(Saved entries)
__________

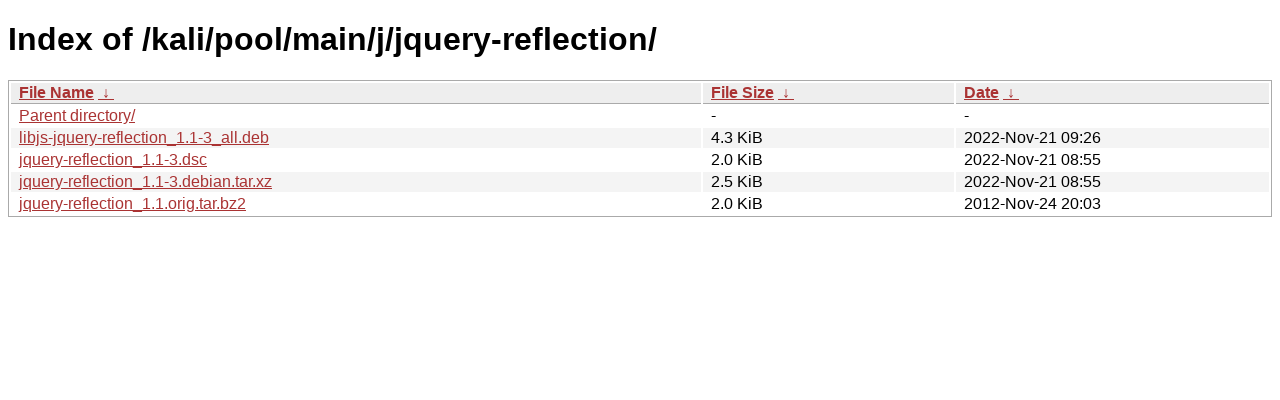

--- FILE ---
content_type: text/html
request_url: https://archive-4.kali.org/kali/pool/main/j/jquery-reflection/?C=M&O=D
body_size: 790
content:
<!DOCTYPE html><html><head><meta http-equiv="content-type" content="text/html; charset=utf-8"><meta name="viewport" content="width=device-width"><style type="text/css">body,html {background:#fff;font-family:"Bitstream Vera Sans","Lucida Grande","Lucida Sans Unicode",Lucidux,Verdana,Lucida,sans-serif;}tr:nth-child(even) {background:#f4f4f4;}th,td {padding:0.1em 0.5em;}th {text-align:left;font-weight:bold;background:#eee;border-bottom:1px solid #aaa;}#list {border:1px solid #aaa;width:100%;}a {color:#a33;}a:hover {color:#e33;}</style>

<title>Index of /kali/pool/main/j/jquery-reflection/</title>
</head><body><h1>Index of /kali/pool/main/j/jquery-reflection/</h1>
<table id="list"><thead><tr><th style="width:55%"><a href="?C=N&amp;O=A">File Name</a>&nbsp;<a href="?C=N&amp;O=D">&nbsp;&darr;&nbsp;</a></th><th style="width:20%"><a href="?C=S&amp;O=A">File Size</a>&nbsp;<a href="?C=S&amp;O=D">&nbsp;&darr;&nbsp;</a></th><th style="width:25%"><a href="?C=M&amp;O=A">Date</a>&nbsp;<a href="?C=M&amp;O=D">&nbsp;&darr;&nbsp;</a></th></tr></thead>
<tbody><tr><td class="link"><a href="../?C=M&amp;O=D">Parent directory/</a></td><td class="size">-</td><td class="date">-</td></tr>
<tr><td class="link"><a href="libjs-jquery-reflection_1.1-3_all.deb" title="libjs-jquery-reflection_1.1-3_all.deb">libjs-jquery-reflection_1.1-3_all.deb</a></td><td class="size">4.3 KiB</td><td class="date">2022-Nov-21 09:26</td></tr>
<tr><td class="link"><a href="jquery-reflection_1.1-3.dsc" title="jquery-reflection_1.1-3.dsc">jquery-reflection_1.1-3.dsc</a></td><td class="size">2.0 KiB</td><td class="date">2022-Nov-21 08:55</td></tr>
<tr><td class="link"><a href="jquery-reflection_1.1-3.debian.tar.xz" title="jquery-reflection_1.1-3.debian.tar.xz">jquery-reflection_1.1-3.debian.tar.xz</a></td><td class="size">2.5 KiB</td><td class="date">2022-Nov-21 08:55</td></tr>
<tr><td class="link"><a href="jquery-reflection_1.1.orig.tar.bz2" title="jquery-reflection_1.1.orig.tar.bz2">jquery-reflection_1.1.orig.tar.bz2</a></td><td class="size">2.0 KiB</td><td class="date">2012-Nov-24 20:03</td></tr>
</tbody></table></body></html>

__________

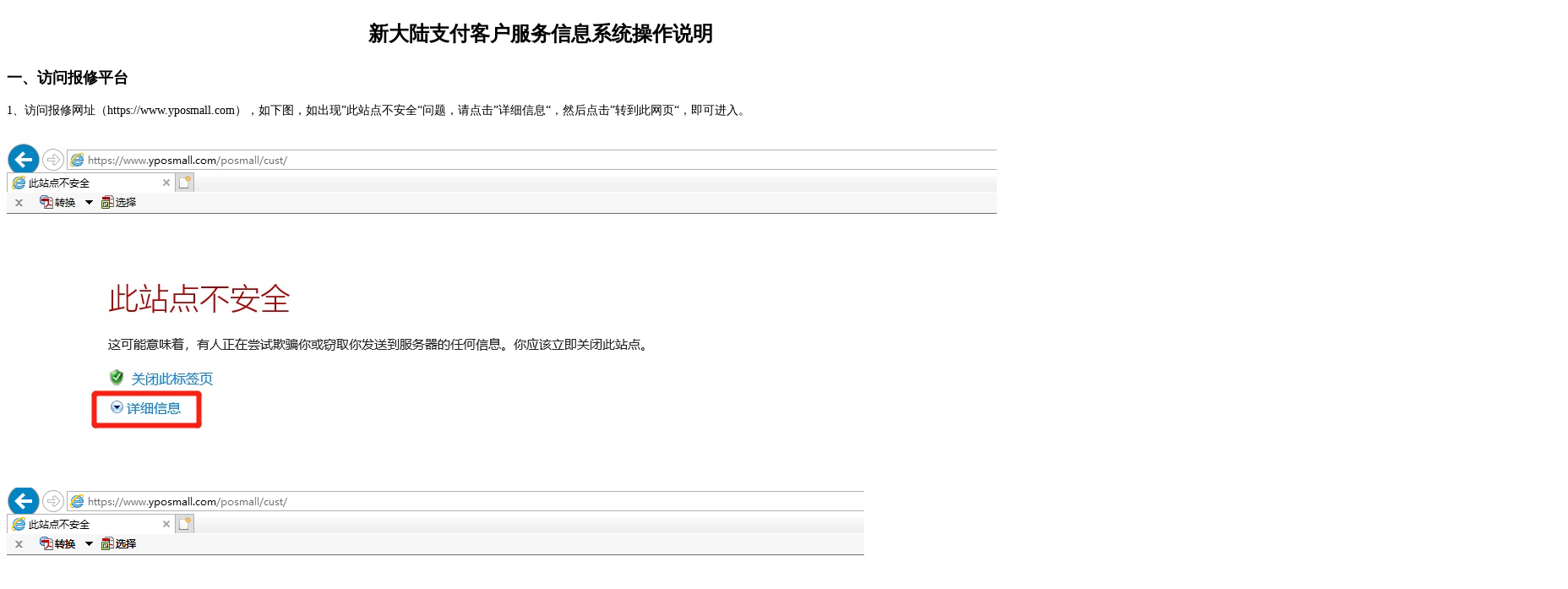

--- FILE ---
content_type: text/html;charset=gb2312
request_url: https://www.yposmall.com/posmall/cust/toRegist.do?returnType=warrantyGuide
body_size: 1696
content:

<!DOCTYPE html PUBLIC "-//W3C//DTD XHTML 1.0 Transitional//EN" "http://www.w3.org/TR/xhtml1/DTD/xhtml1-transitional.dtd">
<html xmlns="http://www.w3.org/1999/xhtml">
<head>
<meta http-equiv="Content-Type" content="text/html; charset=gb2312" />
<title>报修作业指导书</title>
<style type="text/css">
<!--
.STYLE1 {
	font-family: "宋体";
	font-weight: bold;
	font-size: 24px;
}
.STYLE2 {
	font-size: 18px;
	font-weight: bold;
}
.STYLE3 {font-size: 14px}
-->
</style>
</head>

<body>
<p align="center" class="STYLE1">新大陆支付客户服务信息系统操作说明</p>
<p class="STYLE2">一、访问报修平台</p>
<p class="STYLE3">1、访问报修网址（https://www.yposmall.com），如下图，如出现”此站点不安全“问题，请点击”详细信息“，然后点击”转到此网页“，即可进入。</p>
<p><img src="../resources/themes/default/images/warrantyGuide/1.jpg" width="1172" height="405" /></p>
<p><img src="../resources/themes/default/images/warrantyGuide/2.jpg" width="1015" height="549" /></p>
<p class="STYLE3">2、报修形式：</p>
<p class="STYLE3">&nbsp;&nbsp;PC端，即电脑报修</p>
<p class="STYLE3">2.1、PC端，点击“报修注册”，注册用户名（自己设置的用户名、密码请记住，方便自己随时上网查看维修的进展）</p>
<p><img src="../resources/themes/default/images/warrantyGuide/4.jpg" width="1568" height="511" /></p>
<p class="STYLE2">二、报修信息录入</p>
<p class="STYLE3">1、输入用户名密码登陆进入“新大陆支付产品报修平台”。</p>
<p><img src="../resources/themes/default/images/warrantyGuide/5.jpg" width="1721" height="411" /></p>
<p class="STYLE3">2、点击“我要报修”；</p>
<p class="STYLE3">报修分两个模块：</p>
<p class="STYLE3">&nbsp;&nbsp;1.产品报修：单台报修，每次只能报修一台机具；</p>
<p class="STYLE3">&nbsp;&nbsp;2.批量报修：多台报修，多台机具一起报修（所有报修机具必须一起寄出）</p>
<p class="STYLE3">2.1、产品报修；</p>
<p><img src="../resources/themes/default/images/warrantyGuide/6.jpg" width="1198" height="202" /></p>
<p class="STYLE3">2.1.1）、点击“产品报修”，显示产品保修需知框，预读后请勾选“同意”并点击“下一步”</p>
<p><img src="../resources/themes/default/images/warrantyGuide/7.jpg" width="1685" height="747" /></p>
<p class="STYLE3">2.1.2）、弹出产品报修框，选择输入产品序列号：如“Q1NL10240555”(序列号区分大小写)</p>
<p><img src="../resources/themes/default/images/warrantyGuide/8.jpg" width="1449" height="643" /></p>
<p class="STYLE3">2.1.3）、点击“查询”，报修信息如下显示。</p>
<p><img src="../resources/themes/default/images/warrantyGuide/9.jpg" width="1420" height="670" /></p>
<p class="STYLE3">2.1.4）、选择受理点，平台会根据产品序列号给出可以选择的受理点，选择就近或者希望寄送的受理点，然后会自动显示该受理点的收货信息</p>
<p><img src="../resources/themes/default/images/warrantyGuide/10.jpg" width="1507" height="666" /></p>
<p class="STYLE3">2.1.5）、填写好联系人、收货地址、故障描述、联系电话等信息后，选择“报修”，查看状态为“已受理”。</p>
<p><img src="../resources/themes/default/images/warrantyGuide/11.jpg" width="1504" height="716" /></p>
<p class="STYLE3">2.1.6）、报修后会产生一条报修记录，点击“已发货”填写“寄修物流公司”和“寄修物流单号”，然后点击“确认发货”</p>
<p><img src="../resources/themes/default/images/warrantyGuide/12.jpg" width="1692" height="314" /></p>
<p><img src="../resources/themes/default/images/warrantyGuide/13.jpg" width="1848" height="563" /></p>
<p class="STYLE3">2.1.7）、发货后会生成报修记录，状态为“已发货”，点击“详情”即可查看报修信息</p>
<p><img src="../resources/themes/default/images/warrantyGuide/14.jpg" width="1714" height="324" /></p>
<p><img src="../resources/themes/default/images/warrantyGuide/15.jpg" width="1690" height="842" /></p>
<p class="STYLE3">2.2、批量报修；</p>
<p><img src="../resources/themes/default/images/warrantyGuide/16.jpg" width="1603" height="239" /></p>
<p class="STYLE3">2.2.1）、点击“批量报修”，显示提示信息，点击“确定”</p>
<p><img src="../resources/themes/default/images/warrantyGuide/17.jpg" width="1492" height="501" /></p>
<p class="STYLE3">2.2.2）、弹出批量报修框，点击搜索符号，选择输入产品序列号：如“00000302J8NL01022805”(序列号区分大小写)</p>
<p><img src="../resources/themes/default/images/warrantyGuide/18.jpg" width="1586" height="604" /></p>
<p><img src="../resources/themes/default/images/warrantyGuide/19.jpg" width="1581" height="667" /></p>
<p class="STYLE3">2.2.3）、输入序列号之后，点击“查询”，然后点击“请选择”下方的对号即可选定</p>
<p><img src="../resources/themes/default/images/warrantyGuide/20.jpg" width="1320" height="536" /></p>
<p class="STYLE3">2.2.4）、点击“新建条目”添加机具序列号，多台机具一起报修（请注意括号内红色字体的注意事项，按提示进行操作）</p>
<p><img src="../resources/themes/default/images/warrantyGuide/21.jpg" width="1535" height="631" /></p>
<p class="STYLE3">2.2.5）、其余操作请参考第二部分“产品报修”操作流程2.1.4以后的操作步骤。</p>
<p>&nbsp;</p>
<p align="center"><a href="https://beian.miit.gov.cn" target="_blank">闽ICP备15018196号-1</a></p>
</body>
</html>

__________

▶ **Instructions for the task**: Reproduce every line from the preceding data in which the word "然后点击" can be found.

▶ **Answer below**:
<p class="STYLE3">1、访问报修网址（https://www.yposmall.com），如下图，如出现”此站点不安全“问题，请点击”详细信息“，然后点击”转到此网页“，即可进入。</p>
<p class="STYLE3">2.1.6）、报修后会产生一条报修记录，点击“已发货”填写“寄修物流公司”和“寄修物流单号”，然后点击“确认发货”</p>
<p class="STYLE3">2.2.3）、输入序列号之后，点击“查询”，然后点击“请选择”下方的对号即可选定</p>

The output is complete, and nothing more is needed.